1999 All-Ireland Under-21 Hurling Championship Final
- Event: 1999 All-Ireland Under-21 Hurling Championship
| Kilkenny | Galway |
| 1-13 | 0-14 |
- Date: 19 September 1999
- Venue: O'Connor Park, Tullamore
- Referee: Ger Harrington (Cork)

= 1999 All-Ireland Under-21 Hurling Championship final =

The 1999 All-Ireland Under-21 Hurling Championship final was a hurling match that was played at O'Connor Park, Tullamore on 19 September 1999 to determine the winners of the 1999 All-Ireland Under-21 Hurling Championship, the 36th season of the All-Ireland Under-21 Hurling Championship, a tournament organised by the Gaelic Athletic Association for the champion teams of the four provinces of Ireland.

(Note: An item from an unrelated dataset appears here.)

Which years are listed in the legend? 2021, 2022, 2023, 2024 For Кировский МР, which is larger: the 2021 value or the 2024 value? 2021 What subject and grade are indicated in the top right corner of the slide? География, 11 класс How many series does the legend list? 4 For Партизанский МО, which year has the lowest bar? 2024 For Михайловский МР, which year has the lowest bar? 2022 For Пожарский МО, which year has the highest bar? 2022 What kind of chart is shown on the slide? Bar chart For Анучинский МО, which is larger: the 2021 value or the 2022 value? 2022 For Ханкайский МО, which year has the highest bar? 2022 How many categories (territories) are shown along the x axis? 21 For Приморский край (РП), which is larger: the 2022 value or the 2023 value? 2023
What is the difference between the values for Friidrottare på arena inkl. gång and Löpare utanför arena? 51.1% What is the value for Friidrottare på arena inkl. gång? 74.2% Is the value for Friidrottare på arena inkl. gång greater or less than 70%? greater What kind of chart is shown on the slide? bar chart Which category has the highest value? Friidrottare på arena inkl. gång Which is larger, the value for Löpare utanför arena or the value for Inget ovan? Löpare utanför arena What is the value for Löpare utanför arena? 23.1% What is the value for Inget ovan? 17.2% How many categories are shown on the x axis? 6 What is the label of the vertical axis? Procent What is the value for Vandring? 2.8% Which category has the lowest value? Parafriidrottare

The final was contested by Kilkenny of Leinster and Galway of Connacht, with Kilkenny winning by 1-13 to 0-14.

==Match==

===Details===

19 September 1999
Kilkenny 1-13 - 0-14 Galway
  Kilkenny : H Shefflin 0-8, E Brennan 1-0, M Gordon 0-2, J O'Neill 0-1, JP Corcoran 0-1, K Power 0-1.
   Galway: E Cloonan 0-8, E Linnane 0-1, D O'Shaughnessy 0-1, E Tannian 0-1, M Kerins 0-1, E Donoghue 0-1, D Donoghue 0-1.